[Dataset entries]
################

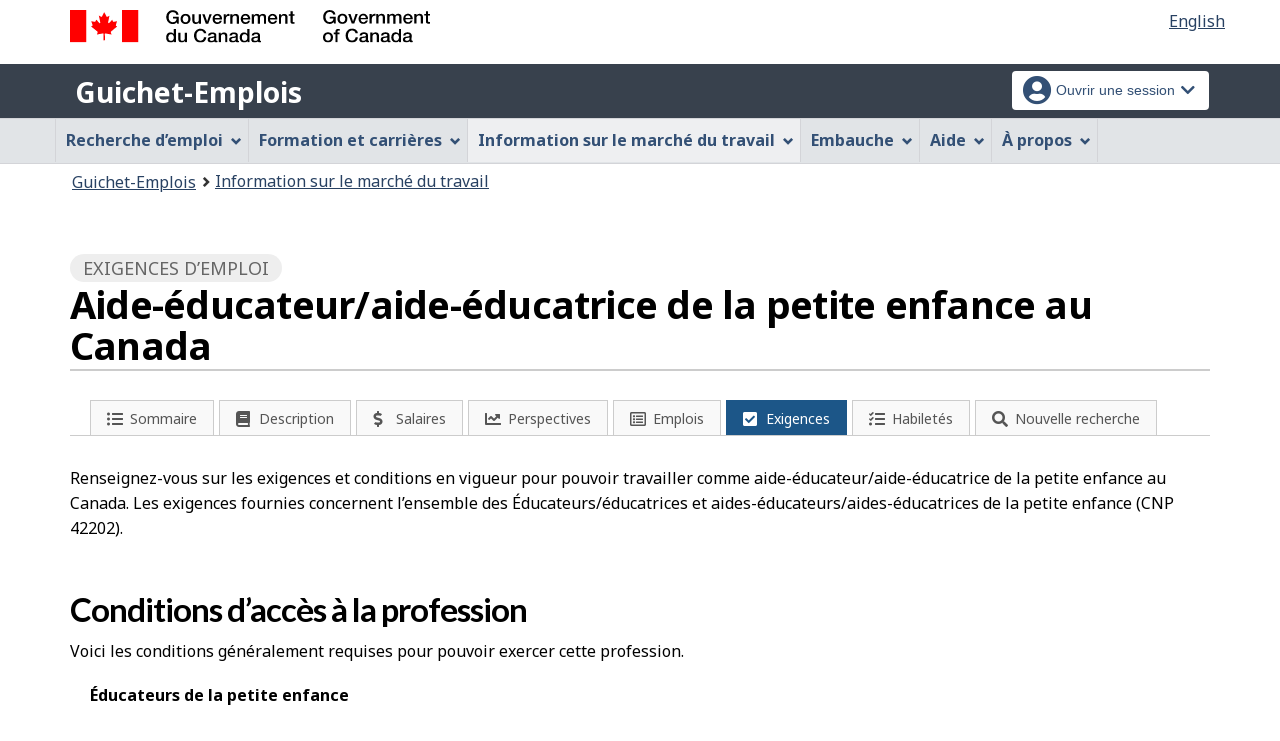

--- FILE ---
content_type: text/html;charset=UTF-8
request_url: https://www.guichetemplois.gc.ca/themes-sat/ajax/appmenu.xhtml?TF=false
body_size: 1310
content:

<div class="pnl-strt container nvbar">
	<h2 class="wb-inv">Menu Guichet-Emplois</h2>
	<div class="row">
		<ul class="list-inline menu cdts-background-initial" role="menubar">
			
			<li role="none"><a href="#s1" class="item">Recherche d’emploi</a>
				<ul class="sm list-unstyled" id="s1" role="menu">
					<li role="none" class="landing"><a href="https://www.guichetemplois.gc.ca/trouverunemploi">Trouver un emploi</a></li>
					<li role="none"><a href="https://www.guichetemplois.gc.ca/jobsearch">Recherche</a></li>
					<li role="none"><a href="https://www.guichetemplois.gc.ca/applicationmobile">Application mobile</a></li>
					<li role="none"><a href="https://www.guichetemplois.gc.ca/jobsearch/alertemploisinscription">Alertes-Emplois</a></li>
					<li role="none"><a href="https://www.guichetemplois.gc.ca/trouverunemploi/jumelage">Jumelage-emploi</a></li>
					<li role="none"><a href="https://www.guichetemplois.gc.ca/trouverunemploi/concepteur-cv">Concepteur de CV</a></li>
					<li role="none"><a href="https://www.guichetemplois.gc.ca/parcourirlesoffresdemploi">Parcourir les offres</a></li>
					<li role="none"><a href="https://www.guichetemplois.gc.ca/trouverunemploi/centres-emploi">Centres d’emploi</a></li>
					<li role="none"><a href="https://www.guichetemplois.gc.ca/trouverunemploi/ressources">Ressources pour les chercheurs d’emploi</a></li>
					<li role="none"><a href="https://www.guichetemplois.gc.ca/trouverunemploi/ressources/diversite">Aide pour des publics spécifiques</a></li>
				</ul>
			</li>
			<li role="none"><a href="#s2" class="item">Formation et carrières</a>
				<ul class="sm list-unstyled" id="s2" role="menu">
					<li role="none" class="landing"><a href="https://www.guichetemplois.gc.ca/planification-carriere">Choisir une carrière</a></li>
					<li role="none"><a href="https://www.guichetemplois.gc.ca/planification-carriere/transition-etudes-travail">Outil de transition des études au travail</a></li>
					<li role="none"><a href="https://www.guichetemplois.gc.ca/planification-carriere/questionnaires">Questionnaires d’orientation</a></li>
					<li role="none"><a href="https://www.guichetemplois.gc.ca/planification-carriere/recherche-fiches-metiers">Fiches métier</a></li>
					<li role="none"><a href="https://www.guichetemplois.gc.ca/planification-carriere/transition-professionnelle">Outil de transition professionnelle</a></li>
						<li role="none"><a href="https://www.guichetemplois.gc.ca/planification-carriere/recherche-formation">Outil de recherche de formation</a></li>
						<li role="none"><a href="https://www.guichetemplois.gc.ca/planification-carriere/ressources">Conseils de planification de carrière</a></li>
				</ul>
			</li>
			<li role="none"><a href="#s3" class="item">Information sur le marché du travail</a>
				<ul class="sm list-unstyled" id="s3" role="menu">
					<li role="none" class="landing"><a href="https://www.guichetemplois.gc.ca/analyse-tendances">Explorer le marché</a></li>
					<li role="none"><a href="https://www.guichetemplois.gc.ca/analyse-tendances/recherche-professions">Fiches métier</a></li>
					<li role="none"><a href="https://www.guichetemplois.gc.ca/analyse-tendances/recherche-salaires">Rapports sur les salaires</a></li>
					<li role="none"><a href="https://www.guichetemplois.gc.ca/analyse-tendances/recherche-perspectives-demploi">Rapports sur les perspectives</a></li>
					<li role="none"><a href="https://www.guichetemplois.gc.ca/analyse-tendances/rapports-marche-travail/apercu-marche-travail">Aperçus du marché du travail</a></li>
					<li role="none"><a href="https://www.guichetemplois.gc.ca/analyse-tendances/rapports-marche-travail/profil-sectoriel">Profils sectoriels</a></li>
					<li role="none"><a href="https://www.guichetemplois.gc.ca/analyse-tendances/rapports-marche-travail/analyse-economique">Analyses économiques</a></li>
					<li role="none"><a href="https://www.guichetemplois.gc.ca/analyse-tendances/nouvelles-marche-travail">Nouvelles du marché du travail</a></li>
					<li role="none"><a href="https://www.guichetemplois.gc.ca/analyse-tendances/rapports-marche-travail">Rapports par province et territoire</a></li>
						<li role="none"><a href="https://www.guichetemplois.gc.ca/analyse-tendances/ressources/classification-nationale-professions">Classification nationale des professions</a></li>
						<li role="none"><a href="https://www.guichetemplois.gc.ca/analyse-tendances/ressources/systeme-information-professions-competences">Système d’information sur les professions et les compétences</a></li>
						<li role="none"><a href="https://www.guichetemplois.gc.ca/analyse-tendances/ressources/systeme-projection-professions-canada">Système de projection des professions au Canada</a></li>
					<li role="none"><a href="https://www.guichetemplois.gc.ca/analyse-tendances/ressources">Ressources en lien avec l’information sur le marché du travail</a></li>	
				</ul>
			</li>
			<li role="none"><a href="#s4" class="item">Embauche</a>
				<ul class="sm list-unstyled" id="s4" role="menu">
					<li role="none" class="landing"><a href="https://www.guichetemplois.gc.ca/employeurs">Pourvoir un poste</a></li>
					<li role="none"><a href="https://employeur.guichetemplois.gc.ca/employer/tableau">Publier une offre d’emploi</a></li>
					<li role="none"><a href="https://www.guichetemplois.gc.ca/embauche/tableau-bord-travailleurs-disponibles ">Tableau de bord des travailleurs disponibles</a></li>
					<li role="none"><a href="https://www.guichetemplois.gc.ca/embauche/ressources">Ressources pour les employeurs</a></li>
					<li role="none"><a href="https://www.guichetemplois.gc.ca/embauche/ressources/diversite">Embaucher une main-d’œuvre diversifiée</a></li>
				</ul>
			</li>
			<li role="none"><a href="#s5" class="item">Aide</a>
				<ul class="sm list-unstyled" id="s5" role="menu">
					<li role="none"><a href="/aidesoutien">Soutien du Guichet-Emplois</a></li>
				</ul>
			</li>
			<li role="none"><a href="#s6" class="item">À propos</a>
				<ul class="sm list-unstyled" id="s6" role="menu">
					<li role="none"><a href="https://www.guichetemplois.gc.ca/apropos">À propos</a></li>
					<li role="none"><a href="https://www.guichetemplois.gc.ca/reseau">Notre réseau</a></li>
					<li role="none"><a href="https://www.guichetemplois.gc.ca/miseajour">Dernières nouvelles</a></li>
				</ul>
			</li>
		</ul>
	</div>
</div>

################

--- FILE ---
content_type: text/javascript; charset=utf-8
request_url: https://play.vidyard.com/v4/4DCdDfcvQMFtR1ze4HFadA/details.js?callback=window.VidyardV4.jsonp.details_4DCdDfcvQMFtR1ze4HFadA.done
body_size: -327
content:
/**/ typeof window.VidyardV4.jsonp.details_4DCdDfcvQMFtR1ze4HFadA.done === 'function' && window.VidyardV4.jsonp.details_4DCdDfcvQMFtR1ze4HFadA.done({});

################

- EXERCISE PROMPT
Make a copy of each line in the records above that has the word "Système".

- ANSWER SECTION
						<li role="none"><a href="https://www.guichetemplois.gc.ca/analyse-tendances/ressources/systeme-information-professions-competences">Système d’information sur les professions et les compétences</a></li>
						<li role="none"><a href="https://www.guichetemplois.gc.ca/analyse-tendances/ressources/systeme-projection-professions-canada">Système de projection des professions au Canada</a></li>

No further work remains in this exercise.